Start PROVIDED MATERIAL

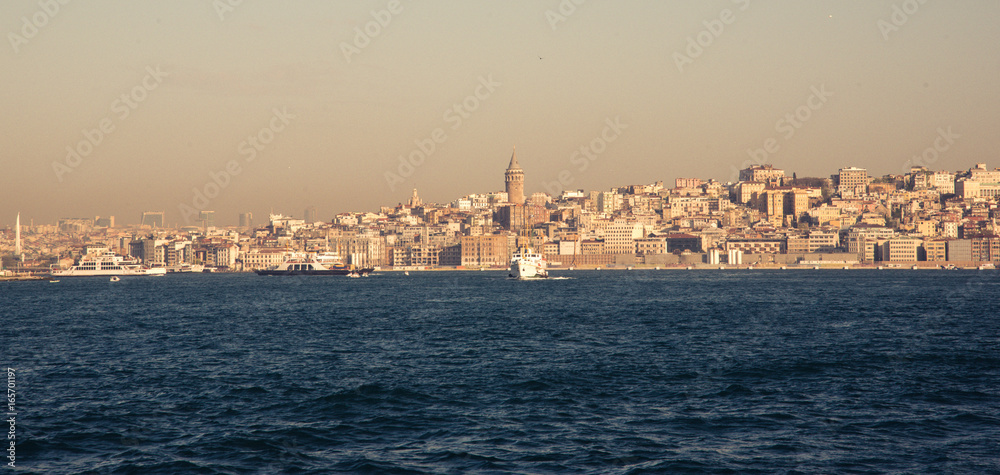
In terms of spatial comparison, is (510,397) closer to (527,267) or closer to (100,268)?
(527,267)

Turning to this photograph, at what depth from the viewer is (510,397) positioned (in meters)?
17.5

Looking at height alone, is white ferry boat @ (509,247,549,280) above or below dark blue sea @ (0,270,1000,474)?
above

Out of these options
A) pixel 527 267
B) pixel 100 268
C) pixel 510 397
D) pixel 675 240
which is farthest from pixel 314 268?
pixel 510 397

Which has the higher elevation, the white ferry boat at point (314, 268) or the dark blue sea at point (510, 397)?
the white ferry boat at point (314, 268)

End PROVIDED MATERIAL

CHALLENGE: Rewrite the lines above as a numbered list, dropping the blank lines and leaving out the pictures.

RESULT OF THE EXERCISE:
1. In terms of spatial comparison, is (510,397) closer to (527,267) or closer to (100,268)?
2. (527,267)
3. Turning to this photograph, at what depth from the viewer is (510,397) positioned (in meters)?
4. 17.5
5. Looking at height alone, is white ferry boat @ (509,247,549,280) above or below dark blue sea @ (0,270,1000,474)?
6. above
7. Out of these options
8. A) pixel 527 267
9. B) pixel 100 268
10. C) pixel 510 397
11. D) pixel 675 240
12. which is farthest from pixel 314 268?
13. pixel 510 397
14. Which has the higher elevation, the white ferry boat at point (314, 268) or the dark blue sea at point (510, 397)?
15. the white ferry boat at point (314, 268)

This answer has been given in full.